Und was haben die Maikäfer mit der Tollwut zu tun? In den Kirchenbüchern von Aschbach in Unterfranken aus dem Jahre 1660 finden sich „Randbemerkungen“ über die Tollwut, verfasst vom damaligen Pfarrer Melchior Beck. Als Heilmittel gegen Tollwut bezeichnete er in Honig erstickte Maikäfer.
Es machte einen Heidenspaß, wenn Mädchen und Jungen in den Kriegsjahren die Käfer auf ihrer Hand krabbeln ließen. Sie „pumpten sich voll Luft“, starteten und flogen davon. Dazu sangen wir das Kinderlied unserer Schulzeit: „Maikäfer, flieg! Dein Vater ist im Krieg, deine Mutter ist in Pommerland, Pommerland ist abgebrannt. Maikäfer, flieg!“
Als ausgesprochenen Glückskäfer unserer Kindheit betrachteten wir den Marienkäfer, den wir auch „Herrgottstierchen“ nannten. Fanden wir im Garten einen Marienkäfer mit sieben schwarzen Punkten, so brachte uns dieser Glück. Wir nahmen ihn am anderen Tag im Schulmäppchen mit in die Schule.
Maikäfer, flieg!
Dein Vater ist im Krieg,
deine Mutter ist in Pommerland,
Pommerland ist abgebrannt:
Maikäfer, flieg!
Doch dieses Lied ist lange her
und heute kennt uns niemand mehr.
Einst brachten wir den Mai herbei
mit Kinderjubel und Juchhei.
Am Abend, wenn es dämmerte,
dann summten, brummten wir im Garten,
worauf die Kinder immer warten.
Der Specht im Walde hämmerte
sein Paukenlied ins Dorf hinunter:
Ich war dann immer pudelmunter.
Mit meiner lieben Schwester Maja
ich dann zum Abendessen flog,
wir schmausten, leckten und wir schleckten,
bis uns der Gärtnermeister sah,
uns mit der Stinkefaust bedroht’
und uns die Blätter nicht mehr schmeckten.

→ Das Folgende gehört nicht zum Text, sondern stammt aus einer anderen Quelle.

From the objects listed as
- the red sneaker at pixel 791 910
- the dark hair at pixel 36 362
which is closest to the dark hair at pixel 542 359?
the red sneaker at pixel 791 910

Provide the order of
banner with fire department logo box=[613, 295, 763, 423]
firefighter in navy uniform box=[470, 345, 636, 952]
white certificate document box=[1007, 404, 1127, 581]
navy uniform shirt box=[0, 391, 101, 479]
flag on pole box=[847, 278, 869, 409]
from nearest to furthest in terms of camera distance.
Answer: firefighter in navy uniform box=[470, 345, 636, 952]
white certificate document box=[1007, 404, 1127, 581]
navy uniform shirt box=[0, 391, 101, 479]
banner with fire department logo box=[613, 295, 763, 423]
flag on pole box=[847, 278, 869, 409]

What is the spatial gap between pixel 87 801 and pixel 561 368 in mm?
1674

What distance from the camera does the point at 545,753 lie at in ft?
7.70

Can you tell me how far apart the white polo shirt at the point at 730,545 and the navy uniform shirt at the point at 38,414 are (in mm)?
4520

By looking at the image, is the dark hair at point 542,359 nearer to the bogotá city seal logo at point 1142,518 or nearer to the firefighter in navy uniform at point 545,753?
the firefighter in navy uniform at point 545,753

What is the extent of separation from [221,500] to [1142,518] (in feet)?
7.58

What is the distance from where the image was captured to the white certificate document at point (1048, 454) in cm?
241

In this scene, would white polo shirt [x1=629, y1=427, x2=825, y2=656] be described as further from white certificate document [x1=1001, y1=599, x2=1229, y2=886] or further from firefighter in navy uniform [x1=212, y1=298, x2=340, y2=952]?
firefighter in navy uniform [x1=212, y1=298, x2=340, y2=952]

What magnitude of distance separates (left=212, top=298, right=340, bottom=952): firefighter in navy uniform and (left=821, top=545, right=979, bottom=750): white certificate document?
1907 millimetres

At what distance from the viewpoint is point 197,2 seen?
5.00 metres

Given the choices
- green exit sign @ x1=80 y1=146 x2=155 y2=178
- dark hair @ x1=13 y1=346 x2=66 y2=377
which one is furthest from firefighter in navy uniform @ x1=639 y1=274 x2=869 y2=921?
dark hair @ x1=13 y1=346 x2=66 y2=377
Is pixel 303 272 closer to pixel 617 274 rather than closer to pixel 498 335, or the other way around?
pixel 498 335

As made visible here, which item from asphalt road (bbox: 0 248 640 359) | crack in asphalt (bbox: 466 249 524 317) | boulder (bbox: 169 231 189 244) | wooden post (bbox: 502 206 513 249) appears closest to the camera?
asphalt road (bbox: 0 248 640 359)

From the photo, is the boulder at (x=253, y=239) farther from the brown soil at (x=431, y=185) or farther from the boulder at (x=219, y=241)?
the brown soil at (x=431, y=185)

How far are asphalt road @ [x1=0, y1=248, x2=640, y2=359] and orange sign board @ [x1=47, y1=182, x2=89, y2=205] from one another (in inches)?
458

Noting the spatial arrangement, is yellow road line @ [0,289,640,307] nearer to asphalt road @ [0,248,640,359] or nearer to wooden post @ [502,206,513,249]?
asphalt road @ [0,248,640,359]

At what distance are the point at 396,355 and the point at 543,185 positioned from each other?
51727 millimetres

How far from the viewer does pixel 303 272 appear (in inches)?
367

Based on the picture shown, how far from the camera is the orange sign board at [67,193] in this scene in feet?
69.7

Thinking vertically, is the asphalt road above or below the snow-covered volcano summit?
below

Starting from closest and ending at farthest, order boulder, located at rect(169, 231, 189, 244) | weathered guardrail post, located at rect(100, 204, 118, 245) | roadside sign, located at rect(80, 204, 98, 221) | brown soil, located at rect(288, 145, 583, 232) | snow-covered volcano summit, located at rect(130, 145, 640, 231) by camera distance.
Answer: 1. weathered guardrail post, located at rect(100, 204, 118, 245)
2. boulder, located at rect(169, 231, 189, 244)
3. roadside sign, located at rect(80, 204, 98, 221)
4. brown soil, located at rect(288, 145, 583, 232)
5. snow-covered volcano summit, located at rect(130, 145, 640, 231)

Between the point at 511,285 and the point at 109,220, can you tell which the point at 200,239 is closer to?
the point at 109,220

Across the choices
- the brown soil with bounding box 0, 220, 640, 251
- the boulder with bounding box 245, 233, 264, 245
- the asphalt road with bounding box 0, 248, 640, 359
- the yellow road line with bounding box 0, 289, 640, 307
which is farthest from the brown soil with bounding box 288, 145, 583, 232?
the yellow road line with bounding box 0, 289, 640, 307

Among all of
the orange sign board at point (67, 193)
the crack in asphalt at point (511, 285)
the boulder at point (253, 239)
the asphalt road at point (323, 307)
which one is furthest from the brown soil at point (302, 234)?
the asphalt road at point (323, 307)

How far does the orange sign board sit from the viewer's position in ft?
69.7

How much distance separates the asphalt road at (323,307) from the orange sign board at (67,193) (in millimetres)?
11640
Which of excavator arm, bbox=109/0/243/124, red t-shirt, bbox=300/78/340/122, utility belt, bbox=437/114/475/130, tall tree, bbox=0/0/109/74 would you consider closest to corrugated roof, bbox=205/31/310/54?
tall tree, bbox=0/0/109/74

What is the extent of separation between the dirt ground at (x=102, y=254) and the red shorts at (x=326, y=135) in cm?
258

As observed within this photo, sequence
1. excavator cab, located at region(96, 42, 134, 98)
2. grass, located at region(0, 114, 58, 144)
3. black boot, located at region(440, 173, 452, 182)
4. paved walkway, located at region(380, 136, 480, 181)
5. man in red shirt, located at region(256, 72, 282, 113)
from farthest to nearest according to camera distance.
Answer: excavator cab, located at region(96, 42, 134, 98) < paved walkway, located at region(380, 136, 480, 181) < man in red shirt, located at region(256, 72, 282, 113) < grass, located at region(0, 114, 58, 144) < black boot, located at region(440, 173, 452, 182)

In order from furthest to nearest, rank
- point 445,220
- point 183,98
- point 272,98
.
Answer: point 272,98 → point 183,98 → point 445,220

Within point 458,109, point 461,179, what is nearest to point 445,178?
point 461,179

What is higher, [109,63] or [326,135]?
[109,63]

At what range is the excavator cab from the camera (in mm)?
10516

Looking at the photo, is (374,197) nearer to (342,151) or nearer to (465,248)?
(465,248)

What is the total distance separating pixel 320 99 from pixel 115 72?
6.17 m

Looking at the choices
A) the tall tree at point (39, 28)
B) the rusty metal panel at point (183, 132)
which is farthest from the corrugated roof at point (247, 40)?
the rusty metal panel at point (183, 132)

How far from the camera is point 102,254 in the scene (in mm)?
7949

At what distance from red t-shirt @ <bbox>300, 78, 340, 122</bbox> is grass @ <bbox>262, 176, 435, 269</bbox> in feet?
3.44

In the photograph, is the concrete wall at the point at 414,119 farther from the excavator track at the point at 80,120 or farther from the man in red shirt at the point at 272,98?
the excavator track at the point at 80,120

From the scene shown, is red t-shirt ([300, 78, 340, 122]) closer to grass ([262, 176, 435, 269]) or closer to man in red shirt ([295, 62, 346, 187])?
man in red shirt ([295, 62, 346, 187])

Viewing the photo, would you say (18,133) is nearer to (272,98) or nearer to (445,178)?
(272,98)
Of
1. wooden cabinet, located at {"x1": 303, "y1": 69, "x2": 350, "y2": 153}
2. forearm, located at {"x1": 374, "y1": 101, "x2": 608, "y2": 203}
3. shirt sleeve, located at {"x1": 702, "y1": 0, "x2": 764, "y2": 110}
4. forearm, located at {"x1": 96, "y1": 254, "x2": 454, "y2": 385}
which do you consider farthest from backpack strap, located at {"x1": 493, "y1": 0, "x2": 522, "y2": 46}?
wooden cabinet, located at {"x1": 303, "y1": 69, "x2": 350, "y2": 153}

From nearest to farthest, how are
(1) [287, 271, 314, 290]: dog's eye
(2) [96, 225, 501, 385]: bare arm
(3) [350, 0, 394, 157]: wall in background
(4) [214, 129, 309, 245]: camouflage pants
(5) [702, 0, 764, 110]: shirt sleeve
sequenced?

Ich armer Meister Summsebrumm.,
voll Appetit und Kinderruhm.
Ich nahm Reißaus zum nahen Wald,
wo ich dann schlief gar bald.
Die Engerlinge in dem Gartenbeet,
bald kleine, nette Püppchen werden,
so wohl geborgen in der Erden,
ihr Äuglein nach der Maja drehen,
nach ihrem Vater Summsebrumm,
doch noch sind sie ganz steif und stumm.
Ein Mädchen nimmt mich in die Hand,
das mich bei meinen Puppen fand.
Es streichelt mich ganz zart und sanft.
Ich pumpe mich mit Luft ganz voll
und starte in die Lüfte hoch.
Das Mädchen findet mich ganz toll,
als ich auf ihrem Händchen kroch.
Ich fliege in den Himmel weit,
doch längst vergangen ist die Zeit.
„Er liebt mich, liebt mich nicht …“
Wer erinnert sich nicht gerne zurück an das neckische „Liebesspiel“ unserer Kindheit? Wir Jungen warteten immer sehnsüchtig auf das Aufblühen der Margeriten, der Orakelblumen unserer Vorfahren. Wir nannten sie auch „Liebesblume“ und „Mädchenauge“. In der großen Schulpause liefen wir Jungen immer schnell auf die nahe Wiese, wo Hunderte von Margeriten blühten. Die Mädchen liefen eiligst hinterher. Darunter war auch „ess Guddsje“, meine erste Jugendliebe. Sie stellte sich immer etwas abseits von uns, da keiner ihren Orakelspruch hören sollte, obwohl jeder wusste, wen sie im Visier hatte. Ach, war ich f roh, wenn beim Abrupfen der weißen Strahlenblütenblätter mein geheimer Wunsch erfüllt wurde! So rupfte ich dann ganz zart die Blütenblätter ab: „Sie liebt mich, liebt mich nicht.“ Manchmal wurde der Orakelspruch etwas abgewandelt: „Sie liebt mich, von Herzen, mit Schmerzen, ein wenig oder gar nicht.“ Dann schaute ich mit strahlendem Gesicht zum „Guddsje“ hin. Natürlich hatte auch sie beim Abzählen der Blütenblätter Glück. Rainer, mein bester Klassenkamerad, hatte beim Abrupfen der Blütenblätter oft Pech: Seine Angebetete liebte ihn nicht. Einmal vergoss er bittere Tränen. Meine Urgroßmutter verwendete noch die Wurzeln und Blätter der Margerite zum Würzen von Suppen. Aus den Blättern bereitete sie im Mai Salate.